No one in my family is a photographer,
But there they are, at family gatherings, clicking away.
The snapshot is not who I am. I don’t look like that.
I know I’m not that ugly. My head is not that fat.
The photographer, not you, determines how you look,
As if you existed as a character
In someone else’s book.
You look wrong in every photograph,
For that is not what reality is—
A part of a moment in time
Is not real or sublime.
Can you know a song if one note is heard?

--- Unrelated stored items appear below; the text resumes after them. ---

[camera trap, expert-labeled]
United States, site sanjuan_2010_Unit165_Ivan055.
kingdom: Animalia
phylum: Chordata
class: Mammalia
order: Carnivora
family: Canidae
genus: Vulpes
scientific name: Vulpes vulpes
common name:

Yet, we identify people from photos—
A bad photo of ourselves is absurd.
Vanity, and lack of aesthetics, will doom
The whole enterprise. When we walk into a room
Surprised by a mirror, we could find
That person completely foreign to our mind.
Then if we, vainly, think we look good,
Where does this look exist?
Nothing about the human image is understood.
The good photographer considers everything
Apart from the subject: the lighting, the air,
The way the light lingers in late spring
As it surrounds the subject there.
The photographer can save my life
In a space so small
That I will be a stranger to my wife
And appear to be the most beautiful one of all.
This is all art ought to be:
A small, beautiful falsehood—glowing in mystery.
My daughter, the imp, crept up on me, today, saucy and bold.
She snapped a picture. And suddenly I was old.